I believe in the kindness of strangers. I have reaffirmed this belief because my 93 year old mother was recently hospitalized. Old age diminishes us and blurs the lines of relationships between mother-daughter, father-son; one of the hardest transitions for an adult child to make is becoming the parent figure for an aging parent. When our parents cannot take care of themselves, or we are not able to care for them, we must learn to rely on the kindness of strangers. These strangers are the care givers who touch our lives and help us to navigate the uncharted waters of personal crisis.
Until this recent health setback, my mother had been essentially independent. Now, suddenly, she was in need of around the clock care, something I could not provide. There is so little dignity left to those who are ill. Modesty withers in the fluorescent light of a hospital room, and the ministering hands of a nurse can be all there is between us and despair. Nurses don’t get paid CEO salaries. They work long hours and inconvenient shifts. Nurses wipe tears, bodily fluids and fears away, and when they are good, they make us smile in the face of anxiety and disappointment. The nurses attending my mother became my surrogates. They were there when I couldn’t be – in the middle of the night and at the first break of day. They provided information, counseling, insight, hope, advocacy, and humor during the weeks my mother was hospitalized. However, at the outset, they were all strangers.

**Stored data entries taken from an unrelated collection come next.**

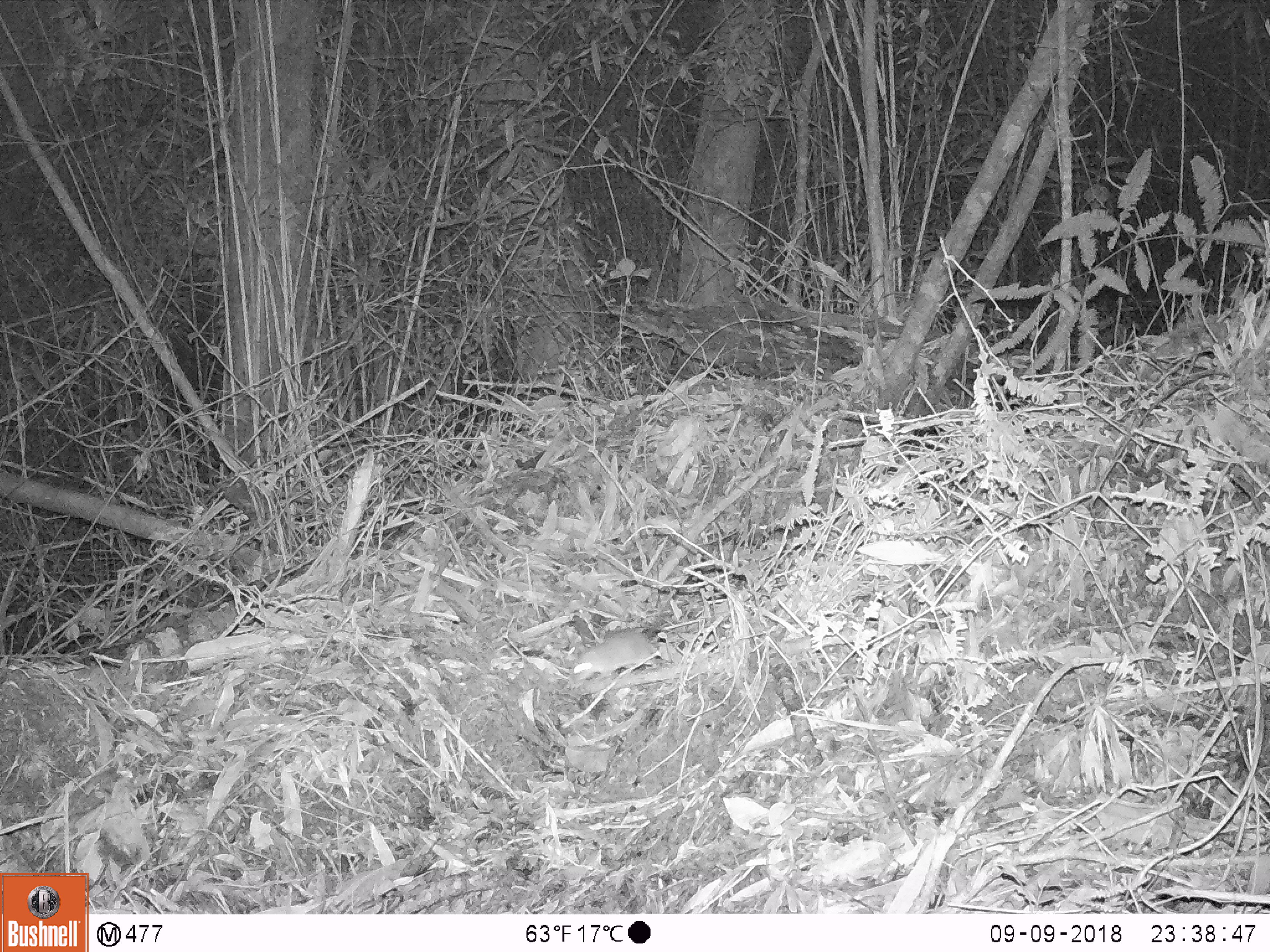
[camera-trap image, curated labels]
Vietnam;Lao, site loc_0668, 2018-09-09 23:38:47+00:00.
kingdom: Animalia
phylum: Chordata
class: Mammalia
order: Rodentia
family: Muridae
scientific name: Muridae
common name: old-world mice and rats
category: unidentified murid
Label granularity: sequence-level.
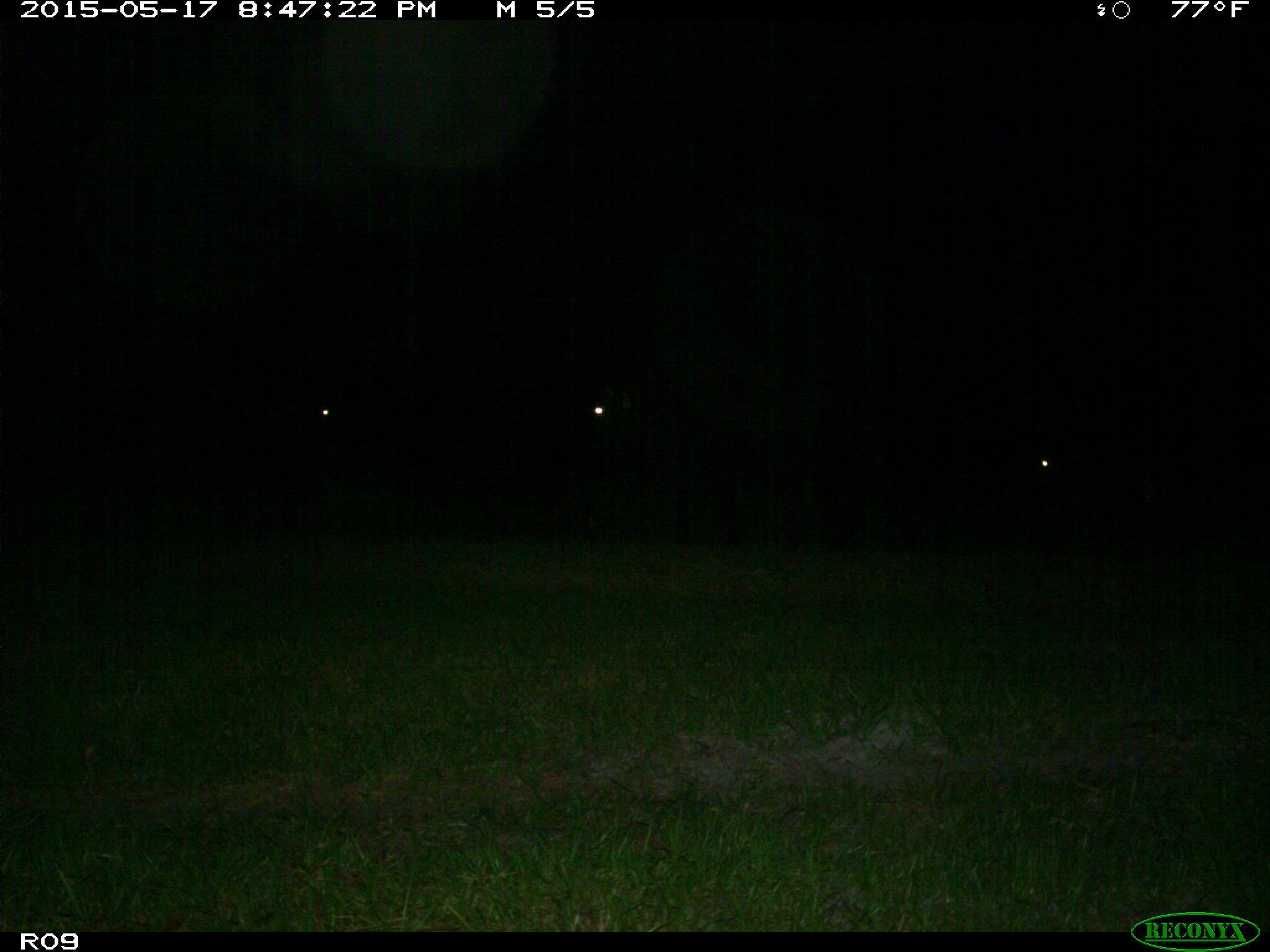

When I had to leave the hospital each evening, it made all the difference to have a confident nurse come into the room and promise to look after my mother whose medications made her moods swing erratically. When her condition at first resisted treatment, the nurses on the floor were the liaisons between me and the doctors whose visits I too often seemed to miss. These care givers, once strangers, quickly became trusted allies. Their care and caring certainly contributed to my mother’s recovery. However, just as important as their medical expertise were their many acts of kindness. In the three weeks of her hospital stay, my mother never felt adrift in a sea of strangers. The key to our comfort level in an unsettling environment was kindness. From the admitting ER nurse’s patience and reassuring smile to the irreverent Irish wit of the head nurse on the hospital floor, kind strangers made all the difference. In this uncertain world, we are all strangers to someone in whose life we can make a difference with a warm smile, a well-chosen word, or an unsolicited act of kindness.